▶ **DATA SUPPLIED**
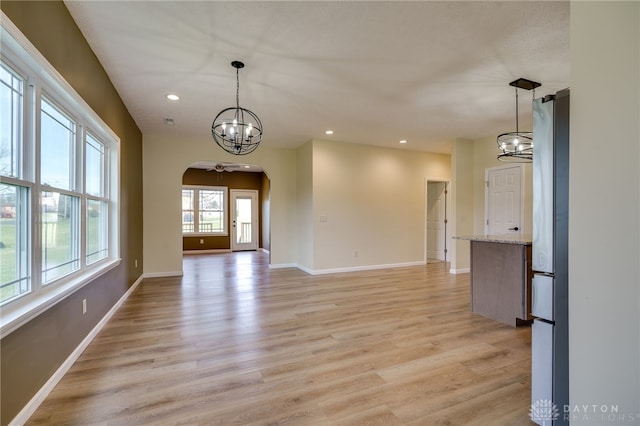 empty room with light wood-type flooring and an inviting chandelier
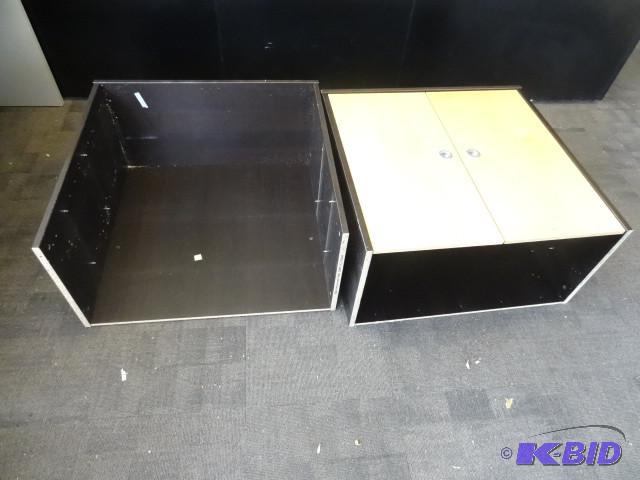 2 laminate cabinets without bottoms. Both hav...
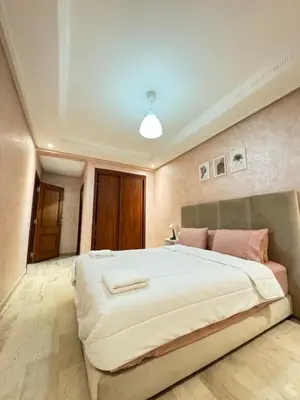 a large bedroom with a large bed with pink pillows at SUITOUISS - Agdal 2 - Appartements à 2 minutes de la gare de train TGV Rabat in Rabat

...

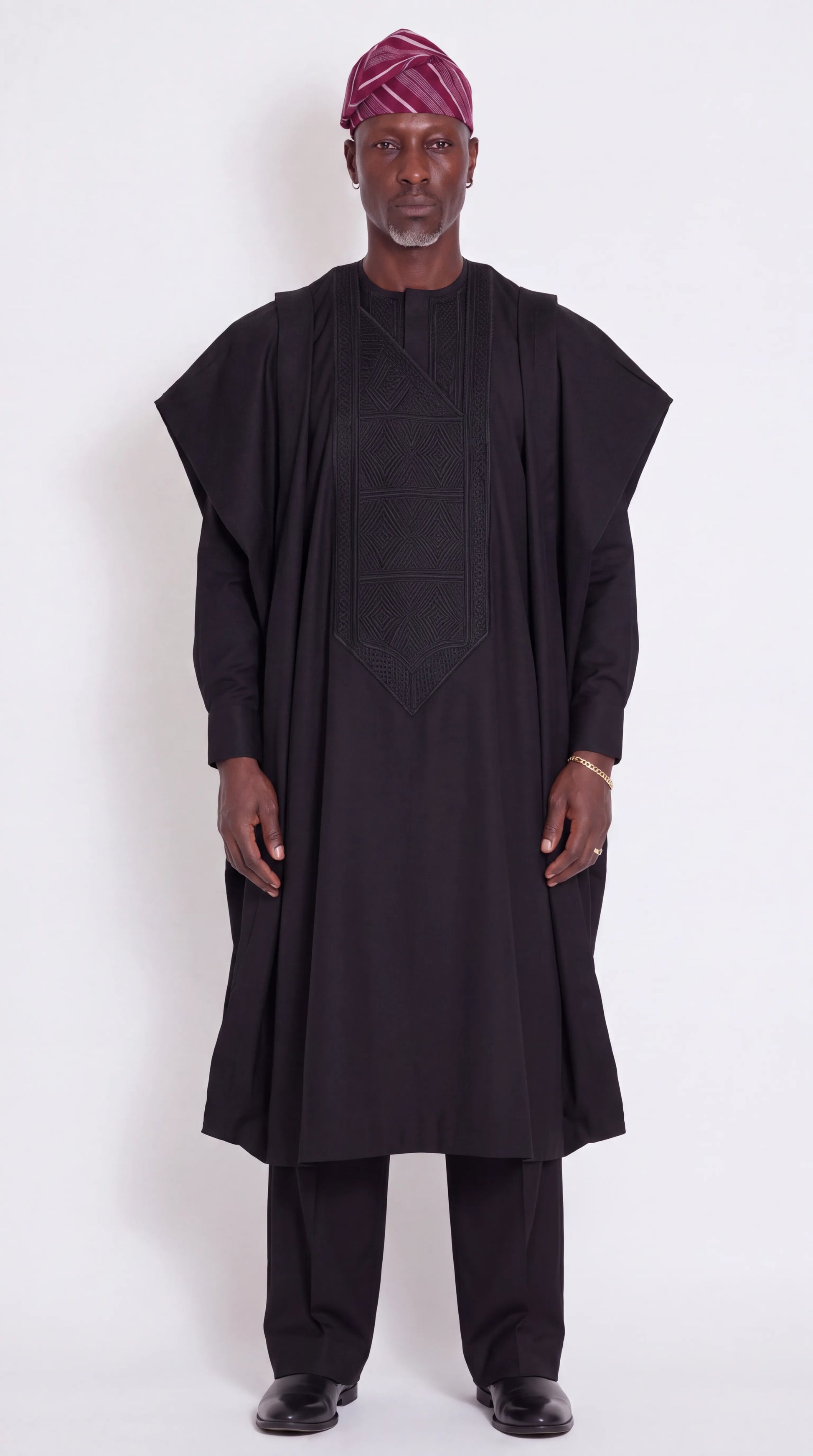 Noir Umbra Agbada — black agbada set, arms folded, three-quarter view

▶ **DIRECTIONS**
A verbatim reproduction is expected: starting at the line above that has "empty room with", ending at the line that has "a large bedroom", both included, and with no pictures and no other lines.

▶ **ANSWER SPACE**
 empty room with light wood-type flooring and an inviting chandelier
 2 laminate cabinets without bottoms. Both hav...
 a large bedroom with a large bed with pink pillows at SUITOUISS - Agdal 2 - Appartements à 2 minutes de la gare de train TGV Rabat in Rabat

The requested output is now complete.